=== Section Start ===
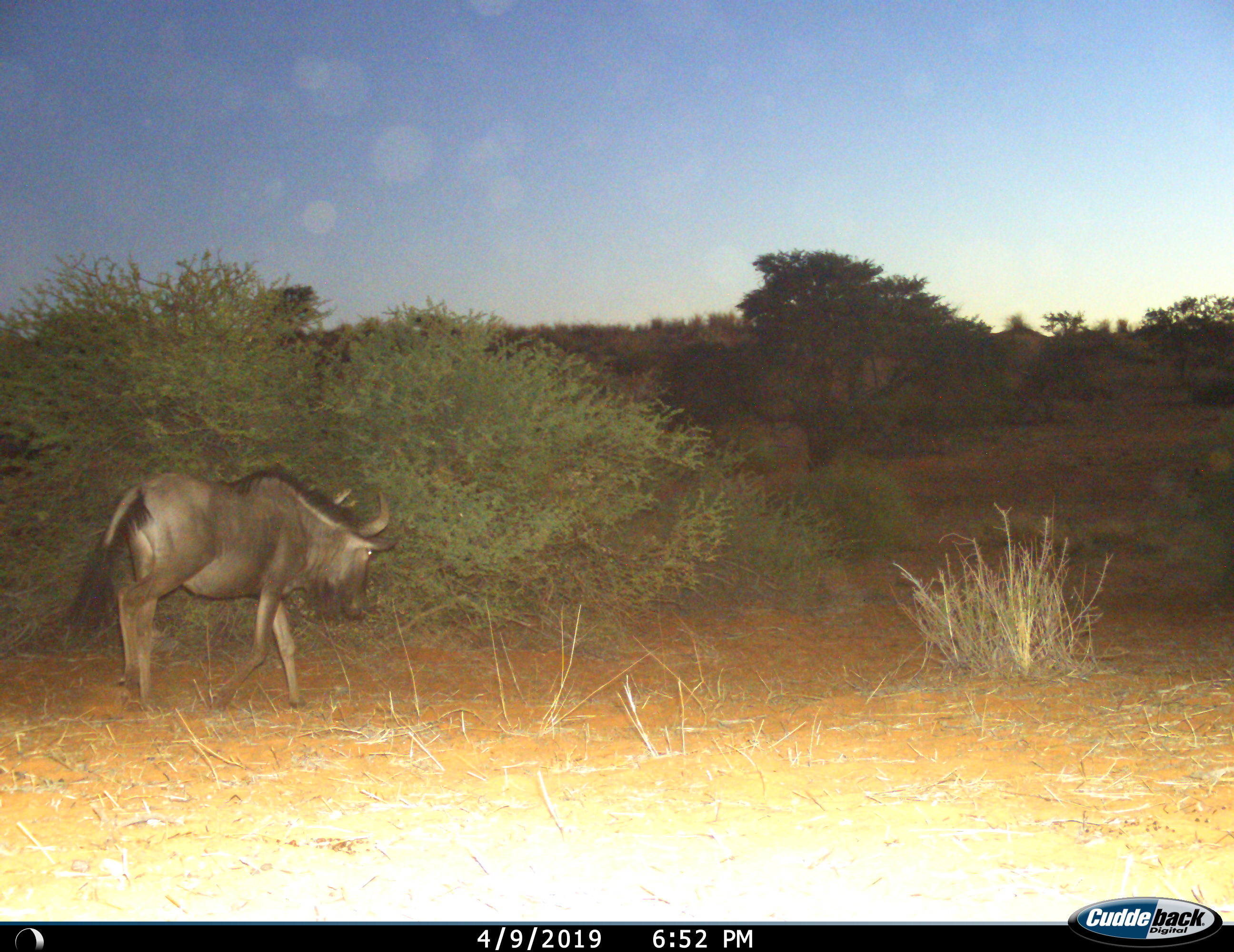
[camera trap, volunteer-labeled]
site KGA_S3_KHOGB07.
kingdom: Animalia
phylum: Chordata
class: Mammalia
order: Artiodactyla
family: Bovidae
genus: Connochaetes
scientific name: Connochaetes taurinus taurinus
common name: blue wildebeest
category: wildebeestblue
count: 1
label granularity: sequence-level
=== Section End ===
- [Task item]:
Print the whole listing above exactly, and keep every picture out of the copy.

- [Answer section]:
[camera trap, volunteer-labeled]
site KGA_S3_KHOGB07.
kingdom: Animalia
phylum: Chordata
class: Mammalia
order: Artiodactyla
family: Bovidae
genus: Connochaetes
scientific name: Connochaetes taurinus taurinus
common name: blue wildebeest
category: wildebeestblue
count: 1
label granularity: sequence-level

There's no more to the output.